Es war, als würde er in eine andere Welt gezogen werden. Die Bilder aus seinen Träumen flogen an ihm vorbei.
Das Königreich formte sich vor seinem Augen, er sah auf die grünen Wiesen und tiefen Täler hinab, dann, als ob er kurz geblinzelt hätte, veränderte sich das Bild schlagartig. Die Wiesen standen in Flammen, er sah auf Menschen herab, die sich gegen finstere Kreaturen zur Wehr setzten, aber sie waren hoffnungslos unterlegen. Wieder ein Blinzeln, das Bild veränderte sich erneut. Die Flammen waren, genau wie das Land, vergangen. Nun sah er Menschen, die über den Boden krochen, als ob sie irgendetwas suchen würden. Die Wesen fielen über sie her, und die Menschen versuchten zu flüchten.

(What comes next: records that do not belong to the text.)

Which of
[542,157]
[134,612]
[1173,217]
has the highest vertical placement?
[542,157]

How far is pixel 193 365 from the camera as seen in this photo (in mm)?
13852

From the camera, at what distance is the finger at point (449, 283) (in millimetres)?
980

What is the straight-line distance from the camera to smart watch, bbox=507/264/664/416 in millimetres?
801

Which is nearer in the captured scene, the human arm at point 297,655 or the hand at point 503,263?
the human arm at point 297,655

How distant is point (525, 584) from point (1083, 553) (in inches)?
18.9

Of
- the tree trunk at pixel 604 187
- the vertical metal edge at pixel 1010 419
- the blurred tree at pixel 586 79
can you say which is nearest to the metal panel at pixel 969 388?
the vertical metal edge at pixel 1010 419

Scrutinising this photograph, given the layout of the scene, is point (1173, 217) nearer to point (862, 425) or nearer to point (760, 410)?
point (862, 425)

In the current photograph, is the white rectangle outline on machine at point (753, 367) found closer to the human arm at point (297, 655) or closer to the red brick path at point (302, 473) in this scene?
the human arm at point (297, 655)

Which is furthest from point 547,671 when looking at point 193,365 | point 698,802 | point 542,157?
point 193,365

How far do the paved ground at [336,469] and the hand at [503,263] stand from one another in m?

Es gab keine Wälder mehr, die Täler waren verschwunden, überall schien das Chaos zu herrschen.
Dann blinzelte er ein letztes Mal, und der Schatten stand vor ihm, die Welt um ihn herum war in ein tiefes Schwarz getaucht.
„Das wird passieren, wenn du die dunklen Mächte nicht aufhältst, Cedrick“, sprach der Schatten ruhig und Cedrick fühlte, wie das Gesicht des Schattens auf ihn hinab schaute, obwohl es weiterhin unter der Kapuze verborgen lag.
„Aber wie soll ich das machen?“
Er war weder ein Kämpfer noch ein Magier, er war nur ein einfacher Schreiner. Wie sollte er mit seinen Fähigkeiten die Welt vor einer Gefahr retten, die er selbst weder kannte noch sie wirklich verstand?
„Das will ich dir zeigen. Komm.“
Der Schatten breitete seine Arme aus, und eine Brücke erhob sich tosend aus dem See. Am Ende flackerte etwas, das wie eine magische Tür aussah.
Cedrick zögerte kurz. Konnte er dem Schatten trauen? Aber etwas ihn ihm sagte, dass er ihm trauen konnte. Er konnte das Gefühl nicht beschreiben, aber der Schatten kam ihm auf eine merkwürdige Art vertraut vor.
Er schluckte seine Nervosität herunter, straffte seinen Körper und folgte dem Schatten.